Sultan HB X: Keamanan di Jogja Harus Diwujudkan dengan Dialog, Bukan Represi
·waktu baca 3 menit

Gubernur Daerah Istimewa Yogyakarta (DIY), Sri Sultan Hamengku Buwono X, menegaskan bahwa keamanan Yogyakarta harus dibangun melalui empati, dialog, dan pelibatan aktif masyarakat. Hal tersebut ia sampaikan dalam Apel Srawung Agung Jaga Warga di Mapolda DIY yang juga dihadiri Kapolri, Jenderal Listyo Sigit Prabowo, pada Jumat (21/11).
Apel tersebut diikuti sekitar 1.000 anggota Jaga Warga se-DIY. Sultan menyebut masyarakat Jawa sejak lama menempatkan keteraturan dan ketenteraman sebagai fondasi kehidupan bersama.
“Sudah menjadi ‘kawruh’ yang mengakar, bahwa masyarakat Jawa, menempatkan tatanan sosial ideal, pada satu falsafah: ‘Tata, Tentrem, Kerta, Raharja,’” kata Sultan.
Ia memandang Jaga Warga sebagai instrumen budaya yang menjaga nilai itu dalam konteks keamanan hari ini. Peran mereka, menurut Sultan, adalah memperkuat kohesi sosial dan menjadi jembatan dialog, bukan alat represif.
“Di sinilah Jaga Warga menemukan peran strategisnya. Ia menjadi jembatan budaya, agar proses penegakan keamanan tidak serta-merta bertumpu pada tindakan represif, tetapi selalu dimulai dari kohesi, dialog, dan kebijaksanaan,” ujarnya.
Gema Gending Raja Manggala di Tengah Demonstrasi Ricuh
Sultan menyinggung demonstrasi di Mapolda DIY 29–30 Agustus silam sebagai contoh penerapan pendekatan non-represif. Ia menyebut alunan Gending Raja Manggala saat aksi tersebut sebagai simbol penghormatan kepada warga yang menyampaikan pendapat.
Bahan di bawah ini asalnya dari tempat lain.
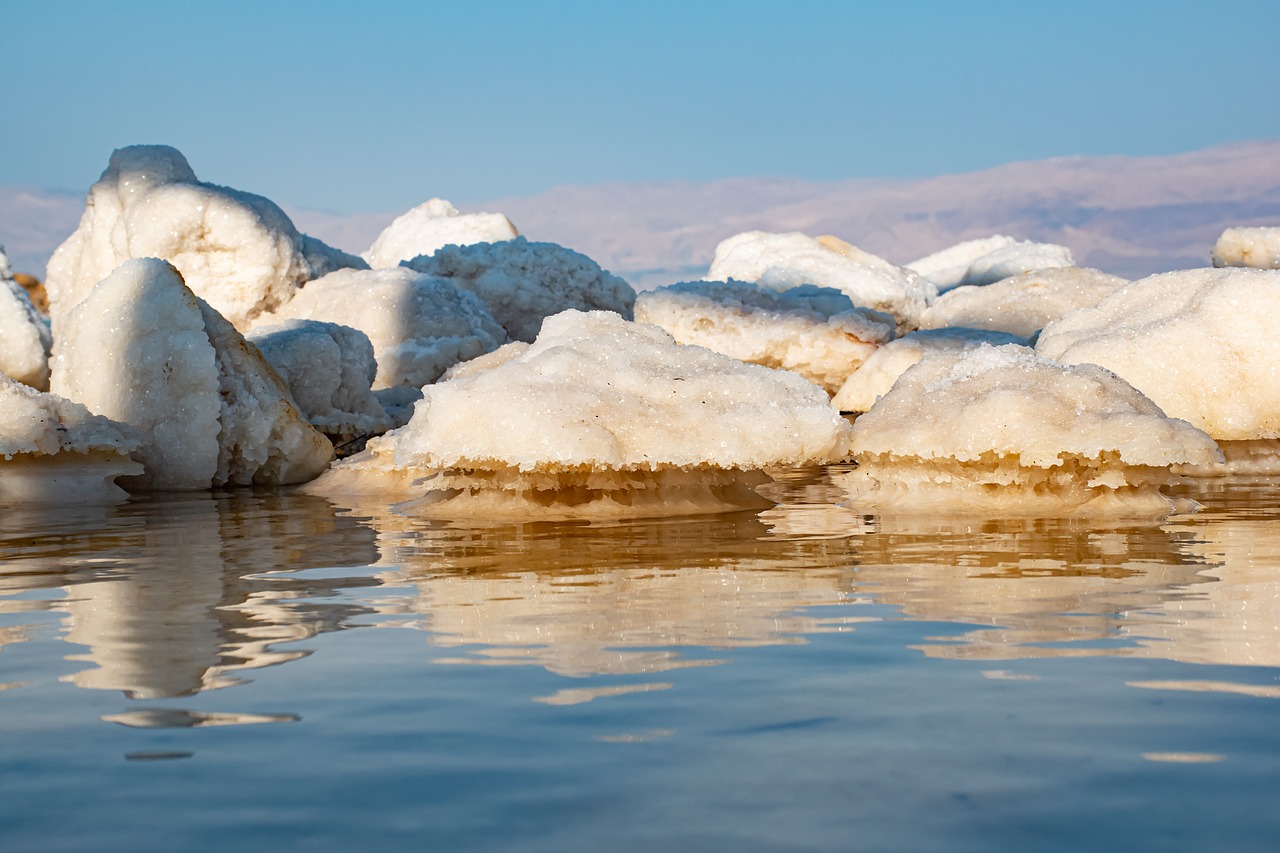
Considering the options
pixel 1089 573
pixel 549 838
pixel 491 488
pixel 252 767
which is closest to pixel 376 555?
pixel 491 488

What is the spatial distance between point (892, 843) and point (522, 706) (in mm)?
884

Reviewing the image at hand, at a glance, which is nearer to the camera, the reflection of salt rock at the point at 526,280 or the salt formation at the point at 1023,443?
the salt formation at the point at 1023,443

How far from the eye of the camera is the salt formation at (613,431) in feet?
19.2

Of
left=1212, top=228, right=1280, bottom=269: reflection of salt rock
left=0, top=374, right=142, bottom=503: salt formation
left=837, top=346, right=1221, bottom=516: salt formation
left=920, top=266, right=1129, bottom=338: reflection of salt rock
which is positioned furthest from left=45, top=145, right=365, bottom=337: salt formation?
left=1212, top=228, right=1280, bottom=269: reflection of salt rock

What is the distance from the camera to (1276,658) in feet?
9.07

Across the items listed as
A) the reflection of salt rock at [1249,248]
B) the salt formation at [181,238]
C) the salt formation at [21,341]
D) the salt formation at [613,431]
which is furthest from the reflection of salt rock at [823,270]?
the salt formation at [613,431]

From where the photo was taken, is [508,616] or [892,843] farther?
[508,616]

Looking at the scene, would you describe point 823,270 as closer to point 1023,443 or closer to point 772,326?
point 772,326

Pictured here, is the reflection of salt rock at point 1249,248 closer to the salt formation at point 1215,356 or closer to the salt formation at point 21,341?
the salt formation at point 1215,356

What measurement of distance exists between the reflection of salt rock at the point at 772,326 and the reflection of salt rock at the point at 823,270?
4.87ft

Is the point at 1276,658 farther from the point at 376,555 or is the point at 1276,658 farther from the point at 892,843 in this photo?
the point at 376,555

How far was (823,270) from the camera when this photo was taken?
1834cm

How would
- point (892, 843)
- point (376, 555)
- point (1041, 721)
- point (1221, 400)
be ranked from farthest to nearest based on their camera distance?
1. point (1221, 400)
2. point (376, 555)
3. point (1041, 721)
4. point (892, 843)

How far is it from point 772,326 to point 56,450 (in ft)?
23.2
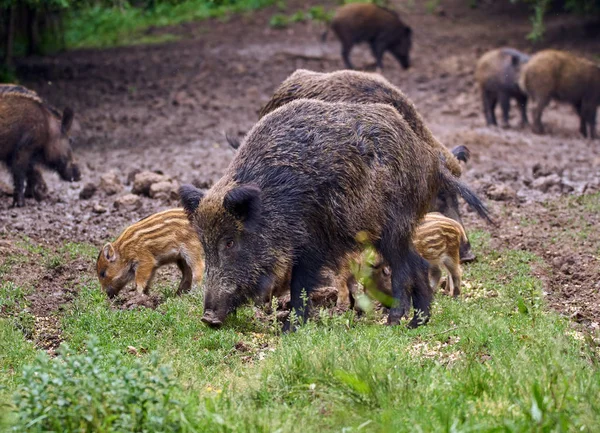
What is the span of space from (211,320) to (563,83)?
11494 mm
“Peristiwa demonstrasi 29–30 Agustus lalu, menjadi cermin yang amat jelas. Jogja, berhasil melewati masa genting itu, tanpa tindakan represif, melainkan dengan dialog, pendekatan kultural, dan sinergi antara Polri dan Jaga Warga,” kata Sultan.
“Gema Gending Raja Manggala, yang mengalun saat itu, adalah sebuah penanda, bahwa di tengah kegelisahan, kita tetap menghormati para demonstran, sebagai warga yang menyuarakan harapan,” tambahnya.
Ia menyebut ketenteraman akan terjaga bila Polri dan masyarakat menjalankan peran masing-masing dengan ketepatan dan ketulusan.
“Akhirnya, bila Polri bekerja dengan ‘tata, titi, tatas, titis’, dan Jaga Warga melangkah dengan ‘tanggap, tangguh, tuntas’, maka Yogyakarta akan senantiasa berada pada suasana ‘titi tentrem, karta raharja’,” ujar Sultan.
Kapolri: Utamakan Musyawarah sebelum Hukum
Kapolri Jenderal Listyo Sigit Prabowo mengatakan sinergi antara Polri dan Jaga Warga menjadi elemen penting menjaga stabilitas sosial di DIY. Ia menilai penyelesaian persoalan sosial melalui musyawarah dan kearifan lokal harus diutamakan sebelum penegakan hukum.
“Jadi ini tentunya menjadi satu kekuatan bersama, untuk bersama-sama menjaga DIY, menjaga keteraturan sosial dan dengan melakukan pendekatan, dengan menyelesaikan segala permasalahan dengan kearifan lokal, dengan musyawarah," ujar Listyo Sigit.
"Sebelum kita melakukan hal-hal yang diatur dalam hukum positif, saya kira ini sangat baik dan sangat bermanfaat,” lanjutnya.
Ia berharap nilai-nilai yang disampaikan Sultan dapat terus menjadi pedoman menjaga keamanan berbasis budaya.
“Dan kita harapkan ke depan, harapan kita bersama untuk mewujudkan masyarakat yang aman, sejahtera, seperti yang disampaikan oleh Ngarsa Dalem,” ujarnya.